Seringkali kita selalu berbicara tentang ancaman keamanan nasional, maka
mainstream pembicaraan mengarah kepada jenis-jenis ancaman yang bersifat
politik, ideologi, ekonomi dan hankam, sementara di sisi yang lain kita kurang
menyadari bahkan mungkin beberapa petinggi di negara ini atau pengambil
kebijakan di negara ini juga kurang mengerti sebenarnya ada ancaman sangat
besar yang bisa menerkam Indonesia ke depan yaitu ancaman “pengkaplingan udara”
Indonesia oleh asing.
Dalam konsep ATFM (Air Traffic
Flow Management), wilayah udara dunia akan dibagi menjadi 4 pusat
pengendalian penerbangan (ATFM Centre)
: Eurocontrol,
mengendalikan seluruh penerbangan di Eropa. Berpusat di Brussels dan mulai
dibuka tahun 1996. ATCCC, mengendalikan seluruh penerbangan di Amerika. Berpusat di Warrenton, VA. Dibuka mulai 2002 sebagai pemgembangan
TRACON. ATNS, menjadi pusat pengendalian penerbangan di seluruh wilayah udara
Afrika. Dibuka sejak 2010 dan berpusat di Johannesburg.

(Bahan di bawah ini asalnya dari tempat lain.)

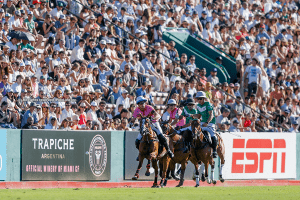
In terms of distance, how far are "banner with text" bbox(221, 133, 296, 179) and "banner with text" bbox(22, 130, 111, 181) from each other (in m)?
4.62

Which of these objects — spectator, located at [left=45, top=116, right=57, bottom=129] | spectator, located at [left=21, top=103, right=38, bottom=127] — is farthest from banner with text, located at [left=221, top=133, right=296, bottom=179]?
spectator, located at [left=21, top=103, right=38, bottom=127]

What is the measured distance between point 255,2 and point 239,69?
25.5 ft

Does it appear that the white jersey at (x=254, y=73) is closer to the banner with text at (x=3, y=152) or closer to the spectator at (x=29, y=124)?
the spectator at (x=29, y=124)

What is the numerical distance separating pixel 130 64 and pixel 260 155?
18.9 ft

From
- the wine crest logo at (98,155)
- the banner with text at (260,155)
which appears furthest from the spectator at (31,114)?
the banner with text at (260,155)

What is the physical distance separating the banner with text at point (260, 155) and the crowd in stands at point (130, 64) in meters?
1.05

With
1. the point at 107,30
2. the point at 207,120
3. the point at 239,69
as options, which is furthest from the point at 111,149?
the point at 239,69

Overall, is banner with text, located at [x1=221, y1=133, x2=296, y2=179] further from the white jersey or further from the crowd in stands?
the white jersey

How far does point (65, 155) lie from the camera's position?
17.6 metres

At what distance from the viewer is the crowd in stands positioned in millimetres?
18875

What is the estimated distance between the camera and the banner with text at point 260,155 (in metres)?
20.8

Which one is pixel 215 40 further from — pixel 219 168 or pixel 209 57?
pixel 219 168

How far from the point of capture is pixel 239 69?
26875mm

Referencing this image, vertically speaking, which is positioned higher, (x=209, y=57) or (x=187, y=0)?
(x=187, y=0)
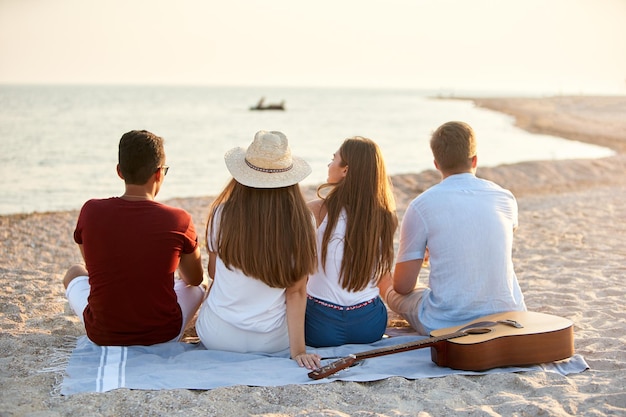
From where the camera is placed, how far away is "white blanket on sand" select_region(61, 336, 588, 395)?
327 centimetres

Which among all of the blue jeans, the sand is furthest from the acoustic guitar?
the blue jeans

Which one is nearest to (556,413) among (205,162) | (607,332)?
(607,332)

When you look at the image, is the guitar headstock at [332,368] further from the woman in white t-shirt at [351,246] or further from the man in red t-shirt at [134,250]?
the man in red t-shirt at [134,250]

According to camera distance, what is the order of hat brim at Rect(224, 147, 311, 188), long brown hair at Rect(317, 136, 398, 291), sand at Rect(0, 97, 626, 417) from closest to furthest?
sand at Rect(0, 97, 626, 417)
hat brim at Rect(224, 147, 311, 188)
long brown hair at Rect(317, 136, 398, 291)

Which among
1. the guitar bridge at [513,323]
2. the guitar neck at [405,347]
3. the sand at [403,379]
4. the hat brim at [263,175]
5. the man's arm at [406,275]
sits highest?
the hat brim at [263,175]

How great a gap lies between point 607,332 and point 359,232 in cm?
174

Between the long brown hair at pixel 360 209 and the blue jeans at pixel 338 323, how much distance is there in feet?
0.57

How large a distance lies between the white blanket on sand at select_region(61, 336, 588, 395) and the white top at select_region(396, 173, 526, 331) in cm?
37

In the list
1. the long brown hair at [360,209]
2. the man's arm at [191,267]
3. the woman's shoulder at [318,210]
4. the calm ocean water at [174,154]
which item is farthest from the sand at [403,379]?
the calm ocean water at [174,154]

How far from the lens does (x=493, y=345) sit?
11.3ft

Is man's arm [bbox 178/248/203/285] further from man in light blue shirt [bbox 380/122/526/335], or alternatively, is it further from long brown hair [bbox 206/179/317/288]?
man in light blue shirt [bbox 380/122/526/335]

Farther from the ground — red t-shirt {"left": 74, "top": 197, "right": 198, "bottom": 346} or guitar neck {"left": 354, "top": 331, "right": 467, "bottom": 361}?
red t-shirt {"left": 74, "top": 197, "right": 198, "bottom": 346}

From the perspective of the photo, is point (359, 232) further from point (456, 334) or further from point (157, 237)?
point (157, 237)

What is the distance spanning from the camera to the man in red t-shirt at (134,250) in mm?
3459
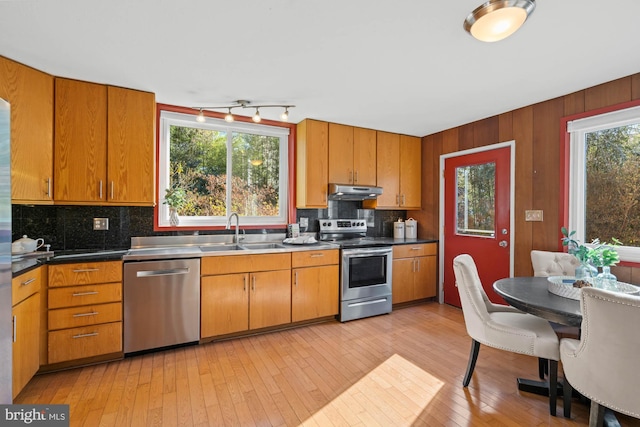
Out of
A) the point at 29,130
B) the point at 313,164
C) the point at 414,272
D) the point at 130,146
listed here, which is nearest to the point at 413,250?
the point at 414,272

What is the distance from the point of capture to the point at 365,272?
137 inches

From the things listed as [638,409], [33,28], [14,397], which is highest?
[33,28]

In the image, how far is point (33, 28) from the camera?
1771 millimetres

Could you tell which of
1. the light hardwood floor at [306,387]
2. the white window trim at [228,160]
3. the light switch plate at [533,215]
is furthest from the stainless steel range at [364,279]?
the light switch plate at [533,215]

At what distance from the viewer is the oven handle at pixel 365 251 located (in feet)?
11.0

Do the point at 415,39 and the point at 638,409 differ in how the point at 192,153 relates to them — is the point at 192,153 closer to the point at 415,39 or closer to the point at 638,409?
the point at 415,39

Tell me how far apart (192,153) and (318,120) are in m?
1.53

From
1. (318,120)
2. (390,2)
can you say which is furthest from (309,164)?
(390,2)

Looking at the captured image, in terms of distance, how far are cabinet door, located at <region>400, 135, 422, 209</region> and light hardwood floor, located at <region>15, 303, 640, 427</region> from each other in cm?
202

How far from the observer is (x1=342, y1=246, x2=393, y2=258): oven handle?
3.34m

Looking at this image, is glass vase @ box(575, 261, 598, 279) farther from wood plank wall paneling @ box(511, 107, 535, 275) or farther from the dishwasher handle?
the dishwasher handle

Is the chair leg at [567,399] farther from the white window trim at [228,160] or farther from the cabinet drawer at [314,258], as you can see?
the white window trim at [228,160]

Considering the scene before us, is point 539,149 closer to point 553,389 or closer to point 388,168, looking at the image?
point 388,168

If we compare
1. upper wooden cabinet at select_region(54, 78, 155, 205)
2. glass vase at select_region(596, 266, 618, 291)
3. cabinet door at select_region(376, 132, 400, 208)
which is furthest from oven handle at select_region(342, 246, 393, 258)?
upper wooden cabinet at select_region(54, 78, 155, 205)
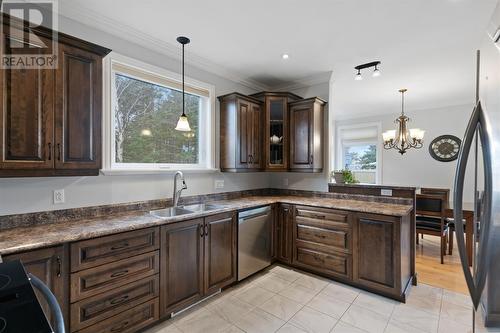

Sedangkan untuk Asia Pasifik, saat ini ada 3 negara sedang bersaing untuk
memperebutkan sebagai ATFM Centre, yaitu : Indonesia,
Thailand dan Australia,
seperti yang tergambar dalam ATC world map dibawah ini :
Ancaman Serius
Persoalan keamanan udara Indonesia
ini tidak dapat dipandang sebelah mata, karena dapat menimbulkan ancaman
serius. Salah satu bentuk ancaman tersebut adalah apabila asing (Thailand atau Australia)
berhasil menjadi ATFM Centre di
Asia Pasifik, maka seluruh penerbangan di wilayah ini akan dikendalikan dari sana, termasuk Indonesia. Dengan kata lain,
apabila pesawat Garuda akan terbang dari Jakarta
ke Makassar, maka dia harus ijin dulu ke Thailand
atau Australia.
Begitu pula apabila pesawat TNI-AU akan berpatroli, maka harus ijin kepada Thailand atau Australia.
Dalam pembuatan skenario dan foresight terkait dengan ancaman ini
menggunakan metode pendekatan Lockwood
Analytical Method for Prediction (LAMP) dengan 12 langkah,
maka dapat ditarik kesimpulan yang besar bahwa kekalahan Indonesia dalam
memperebutkan dominasi ATFM akan membuat wilayah udara Indonesia “diambil-alih”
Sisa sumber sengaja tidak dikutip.